— start of DOCUMENT SEGMENT —

Three Basic Configurations of BJT

BJT is a current controlled device which is mainly used for amplification and switching purpose. There are three ways to connect this device with external electronic circuits called: 1. Common Base Configuration 2. Common Collector Configuration 3. Common Emitter Configuration The nature of the current being controlled at the output is different for different configurations.

Common Base Configuration

• Common base configuration is a configuration where the common base is shared between input and output signal.
• Voltage is applied at the emitter-base junction and corresponding output signal is obtained at the output across the base-collector junction.
• The base voltage is connected to some reference voltage or can be grounded in some cases with the intention of making common base between input and output signals.
• Following figure shows the circuit diagram of common base configuration.

• Current at the emitter side is quite large, where electrons are diffused into the base terminal. These electrons make a pair with some holes present in the base, while most of them leave the base and are collected by the collector.
• This type of transistor comes with remarkable high voltage characteristics which don't make it an ideal choice for many applications. In this configuration, an output and input voltage is in line with each other. The input characteristics of this transistor are quite identical to forward biased diode while output characteristics are similar to a regular diode and come with a high output to input resistance ratio.
• Common base current gain is a very important factor used in this configuration which is a ratio between collector current and emitter current. It is denoted by a alpha.
• a = Ic/Ie
• The alpha value ranges between 0.95 to 0.99, however, most of the time its value is taken as unity. High-frequency response of common base configuration makes it an ideal choice for single stage amplifier.

Common Collector Configuration

• This configuration is also known as voltage follower where the input is applied at the base terminal and output is taken from emitter terminal.
• This configuration is mainly used for impedance matching as the input impedance of this configuration is very high while output impedance is very low.
• Common collector configuration is termed as non-inverting amplifier where output signal and an input signal are in phase with each other.
• The current gain of this transistor is very large because the load resistance is at the receiving end of both collector current and base current, making it a suitable for amplification purpose.
• Hence very little voltage gain, around unity, can help in producing very large current gain.
• Following figure shows the circuit diagram of common collector configuration.

Common Emitter Configuration

• This configuration is widely used in transistor based amplifier, where an input signal is applied between emitter and base while the output is taken from emitter and collector.
• This configuration comes with highest current and power gain which makes it an ideal choice for amplification. Input impedance is connected to forward biased PN junction which shows low value while output impedance is connected to reverse biased PN junction which shows high value.
• Most of the transistors generally come with common emitter configuration because this exhibits the ideal power and current required for amplification purpose.
• Common emitter configuration is termed as inverting amplifier circuit where an input signal is out-of-phase with the output signal.

— end of DOCUMENT SEGMENT —

EXERCISE PROMPT: Transcribe word for word the part of the BJT text that opens with the words containing "BJT is a current" and closes with "the base-collector junction.".

— start of DATA SEGMENT —

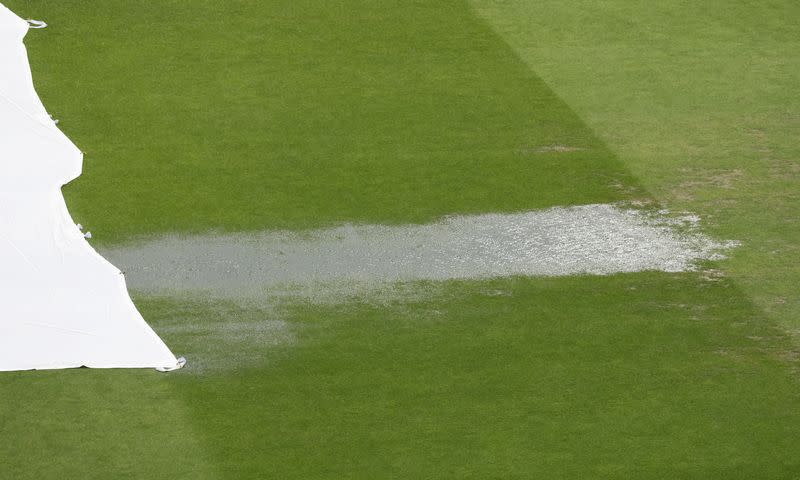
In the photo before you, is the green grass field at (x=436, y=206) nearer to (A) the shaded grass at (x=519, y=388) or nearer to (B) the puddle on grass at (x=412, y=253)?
(A) the shaded grass at (x=519, y=388)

— end of DATA SEGMENT —

THE RESPONSE:
BJT is a current controlled device which is mainly used for amplification and switching purpose. There are three ways to connect this device with external electronic circuits called: 1. Common Base Configuration 2. Common Collector Configuration 3. Common Emitter Configuration The nature of the current being controlled at the output is different for different configurations.

Common Base Configuration

• Common base configuration is a configuration where the common base is shared between input and output signal.
• Voltage is applied at the emitter-base junction and corresponding output signal is obtained at the output across the base-collector junction.